◆ Objective: Copy each of the rows below word for word, leaving nothing out and changing nothing.

◆ Exercise materials:
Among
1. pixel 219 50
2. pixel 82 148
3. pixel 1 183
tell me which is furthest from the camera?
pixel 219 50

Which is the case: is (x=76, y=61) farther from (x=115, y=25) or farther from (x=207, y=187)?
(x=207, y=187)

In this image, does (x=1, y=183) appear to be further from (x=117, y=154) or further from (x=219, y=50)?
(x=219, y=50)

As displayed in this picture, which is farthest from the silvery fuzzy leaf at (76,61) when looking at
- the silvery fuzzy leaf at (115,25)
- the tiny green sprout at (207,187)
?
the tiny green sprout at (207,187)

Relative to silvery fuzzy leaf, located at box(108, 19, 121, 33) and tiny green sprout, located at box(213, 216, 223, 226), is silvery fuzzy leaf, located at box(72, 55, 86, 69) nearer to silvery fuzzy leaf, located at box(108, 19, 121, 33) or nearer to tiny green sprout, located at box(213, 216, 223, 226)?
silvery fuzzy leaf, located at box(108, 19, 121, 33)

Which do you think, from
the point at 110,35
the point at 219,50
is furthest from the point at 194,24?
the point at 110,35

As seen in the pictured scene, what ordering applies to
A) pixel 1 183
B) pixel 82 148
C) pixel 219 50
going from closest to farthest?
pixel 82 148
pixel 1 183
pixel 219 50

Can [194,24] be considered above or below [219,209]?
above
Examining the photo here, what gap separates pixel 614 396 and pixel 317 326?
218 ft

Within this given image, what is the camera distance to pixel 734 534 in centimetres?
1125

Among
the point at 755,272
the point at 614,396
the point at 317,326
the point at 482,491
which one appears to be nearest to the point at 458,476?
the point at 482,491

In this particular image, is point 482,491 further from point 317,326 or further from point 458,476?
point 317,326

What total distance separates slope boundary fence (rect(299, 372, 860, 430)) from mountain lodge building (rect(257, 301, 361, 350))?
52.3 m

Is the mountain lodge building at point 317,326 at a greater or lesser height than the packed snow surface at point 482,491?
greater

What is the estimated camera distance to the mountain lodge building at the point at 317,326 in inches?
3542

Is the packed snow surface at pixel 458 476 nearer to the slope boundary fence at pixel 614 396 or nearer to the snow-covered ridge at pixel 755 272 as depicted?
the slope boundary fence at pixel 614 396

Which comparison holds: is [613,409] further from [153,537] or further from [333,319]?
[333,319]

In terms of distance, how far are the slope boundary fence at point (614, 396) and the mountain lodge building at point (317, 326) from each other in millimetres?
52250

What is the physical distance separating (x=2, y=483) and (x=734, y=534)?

◆ Finished exercise:
Among
1. pixel 219 50
2. pixel 82 148
3. pixel 1 183
tell me which is furthest from the camera?
pixel 219 50

Which is the case: is (x=76, y=61) farther from (x=115, y=25) or farther from (x=207, y=187)?
(x=207, y=187)

In this image, does (x=1, y=183) appear to be further from (x=117, y=154) or further from (x=219, y=50)?
(x=219, y=50)

As displayed in this picture, which is farthest from the silvery fuzzy leaf at (76,61) when looking at
- the silvery fuzzy leaf at (115,25)
- the tiny green sprout at (207,187)
?
the tiny green sprout at (207,187)

Relative to silvery fuzzy leaf, located at box(108, 19, 121, 33) and tiny green sprout, located at box(213, 216, 223, 226), is silvery fuzzy leaf, located at box(72, 55, 86, 69) nearer to silvery fuzzy leaf, located at box(108, 19, 121, 33) or nearer to tiny green sprout, located at box(213, 216, 223, 226)?
silvery fuzzy leaf, located at box(108, 19, 121, 33)

Which do you think, from
the point at 110,35
the point at 219,50
is furthest from the point at 194,24?
the point at 110,35

As seen in the pictured scene, what ordering applies to
A) pixel 1 183
B) pixel 82 148
C) pixel 219 50
going from closest to farthest?
pixel 82 148
pixel 1 183
pixel 219 50

Can [194,24] be considered above or below [219,209]?
above
Examining the photo here, what gap separates pixel 614 396 and pixel 317 326?
218 ft

Within this given image, what is the camera distance to pixel 734 534 in centimetres?
1125

Among
the point at 755,272
the point at 614,396
the point at 317,326
the point at 482,491
which one appears to be nearest to the point at 458,476?
the point at 482,491

In this particular image, is point 482,491 further from point 317,326 or further from point 458,476?
point 317,326

What total distance separates slope boundary fence (rect(299, 372, 860, 430)) from mountain lodge building (rect(257, 301, 361, 350))?
52.3 m

Is the mountain lodge building at point 317,326 at a greater or lesser height than the packed snow surface at point 482,491?
greater

What is the estimated camera distance to the mountain lodge building at the point at 317,326 in inches?
3542

Is the packed snow surface at pixel 458 476 nearer to the slope boundary fence at pixel 614 396 or nearer to the snow-covered ridge at pixel 755 272 as depicted?
the slope boundary fence at pixel 614 396

Which comparison holds: is [613,409] further from [153,537] or further from [333,319]?
[333,319]

In terms of distance, how far are the slope boundary fence at point (614, 396) and the mountain lodge building at point (317, 326) from each other in millimetres?
52250

What is the physical distance separating (x=2, y=483) and (x=734, y=534)?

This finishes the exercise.